Water and Money Flow to the Lowest Energy State
As you might guess, add me to the list of hind-sighters looking back and calling Quantitative Easing a failed policy. The idea and intentions were good, but any objective observer can only conclude that this has been a perfect case study of enthalpy. In physics – and apparently in finance, all bodies seek the lowest energy state.
To wit: The Federal Reserve Bank has bought or is buying every last long-term bond and MBS (mortgage backed security) it can get its hands on – presently at a rate of $85 billion per month (or $1 Trillion per year). The intended (good) result from this was the downward pressure on long-term (specifically housing / mortgage) interest rates. This was expected to also have an additional economic benefit of driving down corporate borrowing costs (which it has).
The Lowest Energy State Monetary Policy of Lowering Yields
The ability of the Federal Reserve to gain hold of wide sections of the yield curve has been very successful. The Fed lowered rates (on the short end) to zero, and by being the ultimate force (and source) of demand on the long end, pushed 10Y and mortgage rates to record low levels. I am sure the Fed Board of Governors pat themselves on the back and congratulate out-going Chairman Bernanke for a job well done in that regard. The problem with all the congratulations is that the results of the effective policy manuevers have been a far cry different than what was intended. The Fed has created a tremendous supply of cheap money (a principal objective); the only problem is that those funds were used (almost entirely) in the least productive manner possible. Regardless of how people feel about who had access to the money (either directly via the Fed or via access to credit markets), almost the entire amount has ended up in a few excess reserve accounts rather than in the hands of the public. The entire Quantitative Easing program resulted in virtually no productive (capital investment) credit growth, and virtually no job growth.
Basically from a physics perspective the money started out at a very low energy state and then directly cascaded to the lowest energy state and stayed there – releasing the tiniest amount of economic boost possible then remained in a coma – with an occasional (low yield) heartbeat.

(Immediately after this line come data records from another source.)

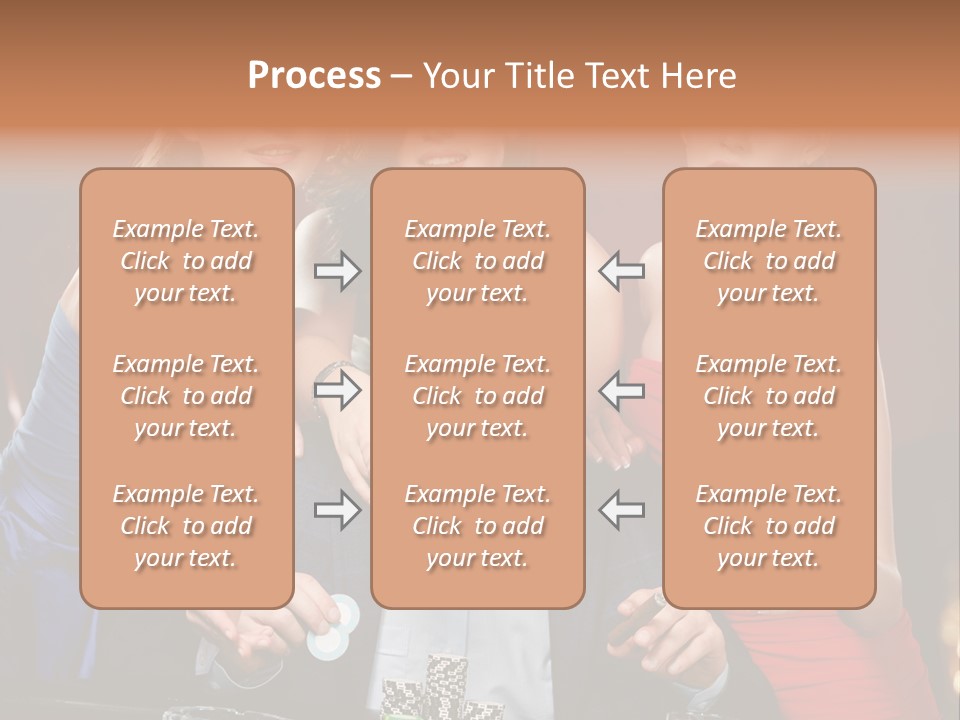 Process – Your Title Text Here

Example Text. Click to add your text.

Example Text. Click to add your text.

Example Text. Click to add your text.

Example Text. Click to add your text.

Example Text. Click to add your text.

Example Text. Click to add your text.

Example Text. Click to add your text.

Example Text. Click to add your text.

Example Text. Click to add your text.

The Limitations of Monetary Policy
The above result describes the principal difficulty in using monetary policy to boost growth. When in a relatively normal economy, occasional rate changes up or down have the effect of juicing or starving the economic activity via credit creation (the non-productive segment of the economy). The problem arises when economic activity falls outside the “normal” range of growth / modest declines and the real productive part of the economy begins to shutdown. When a globally-connected economy enters this state (as it did during and since the financial crisis in 2008) – no amount of monetary policy change in the non-productive segment of the economy is going to restore growth to the productive part. Monetary policy produces low-energy state money which has extremely little impact outside the financial sector. It can add a few dollars to EPS of financial stocks but it will have no impact on economic or jobs growth – monetary policy just doesn’t ever reach the productive part of the economy. We have seen that in the world’s largest ever case study (running since 2008).

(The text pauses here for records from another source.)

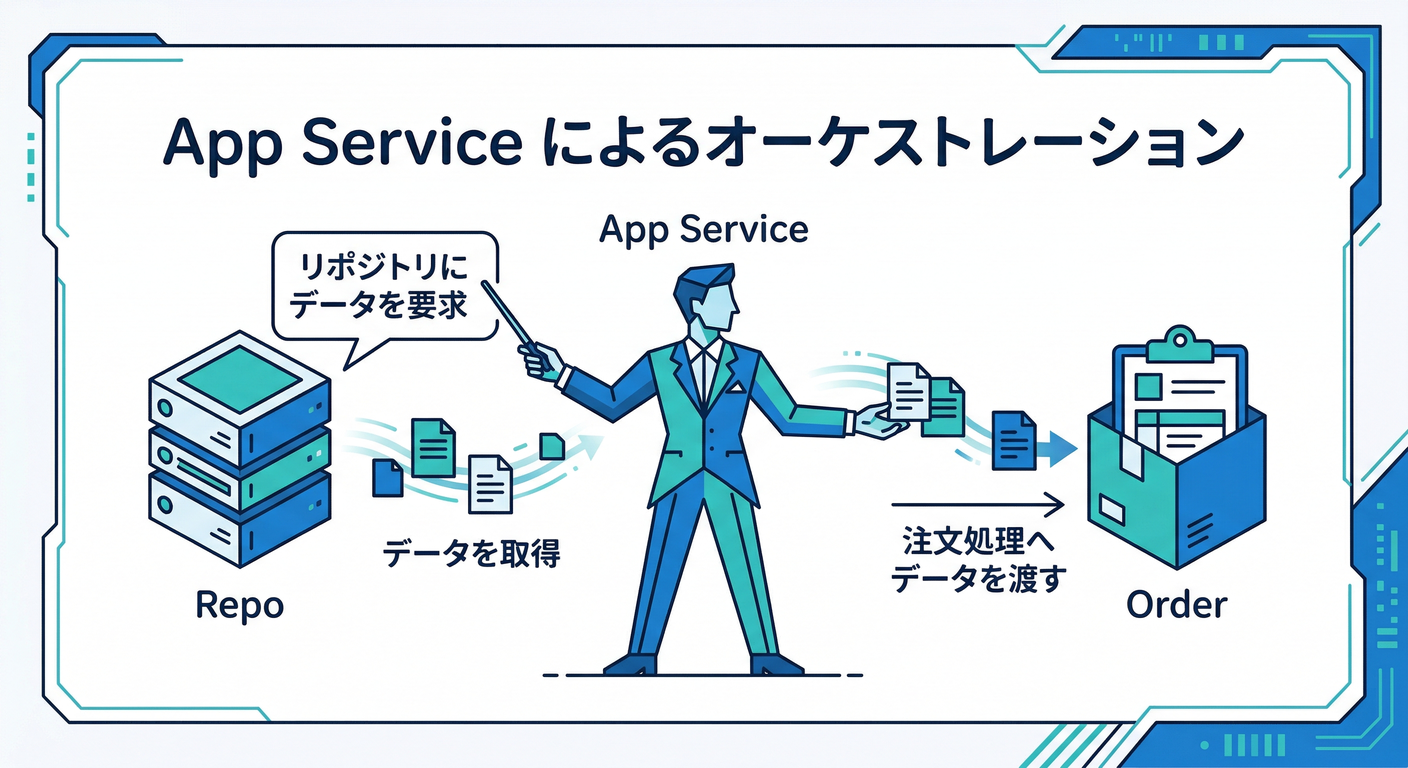 App Service によるオーケストレーション

App Service

リポジトリに
データを要求

データを取得

Repo

注文処理へ
データを渡す

Order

Where does the money go then? It’s fairly obvious who the biggest beneficiaries of loose monetary policy have been – the investment banks. No, this is not a post calling for a lynching of the finance sector – as far as I am concerned they have done exactly what anyone would have expected them to do: they took the money given to them and did what investment banks do with that kind of money: they invest it in existing securities and (to a vastly lesser extent) other assets. They did it so well in fact that on numerous occasions household names like JPMorgan and Goldman Sachs went entire quarters without a net trading-day loss.
What About the Impact of Lower Corporate Borrowing Costs?

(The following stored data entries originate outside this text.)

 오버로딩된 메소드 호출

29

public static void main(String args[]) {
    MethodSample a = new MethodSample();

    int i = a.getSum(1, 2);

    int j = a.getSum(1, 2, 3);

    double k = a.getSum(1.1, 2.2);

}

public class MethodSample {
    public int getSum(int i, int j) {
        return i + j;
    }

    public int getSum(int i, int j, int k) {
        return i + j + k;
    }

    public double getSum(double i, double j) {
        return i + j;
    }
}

Critics might argue that the lowering of interest rates on corporate debt would spur additional credit growth in the broader business sector and create an environment for business expansion. The problem is that business expansion requires a great deal more than free (or cheap) credit. Business expansion requires some level of confidence that there is a good opportunity *somewhere* to exploit. Business investment / expansion requires case studies of available opportunities that are expected to generate a positive (and significant) return. Ideally a business with significant amounts of available capital or credit will have a number of positive-return (positive NPV or net-present-value in corporate finance parlance) projects to select from and will then distribute that capital accordingly.
My question is: Where exactly are those positive NPV projects today? One of the biggest challenges to financial modeling is uncertainty of outcomes. The greater level of uncertainty of results, the higher the required return on investment (and hence lower chance of expected positive NPV). Businesses of all sizes today face tidal waves of uncertainty coming from every imaginable direction. To their credit, the Federal Reserve has done about as much as one can expect in reducing uncertainty in financial / credit markets – but who can reduce fear or failure everywhere else? What kind of fears do businesses face? Howabout uncertainty about the new healthcare law? What about data and systems security? Whatabout energy costs? Whatabout the impact of declining demand from demographic shifts? Whatabout the fear of global demand decline? What about the biggest one of all: Frozen Global Governments?
Some or all of these factors (and more) contribute to the decision-making process of capital allocators within corporations and businesses. Corporate finance executives are not dummies and to date have generally availed themselves of the massive amounts of low-cost credit available to them. The only problem is that despite all the available low-cost credit there just aren’t projects anyone can have confidence in. So finance executives do the only sensible thing they can with cheap debt: they buyback (higher cost credit) shares of company stock.
Fiscal Policy and Good Governance Is the Only Way Out
If we have learned anything from the last several years of cheap-credit from Quantitative Easing it is this: Monetary policy has no impact outside a certain range of economic conditions – and no matter how much cheap money you shove down Wall Street’s throat it isn’t going to create jobs on main street. In fact, it is more likely killing jobs and businesses – starved of new and future revenues because larger businesses have no expansion plans and have no choice but to cut costs (and heads) in order to maintain the illusions of EPS growth.
The only way out of this coming economic calamity is good Governance (no deadlock) and (productive) expansionary fiscal policy on a global scale. Without these two things on a global scale, we.are.done.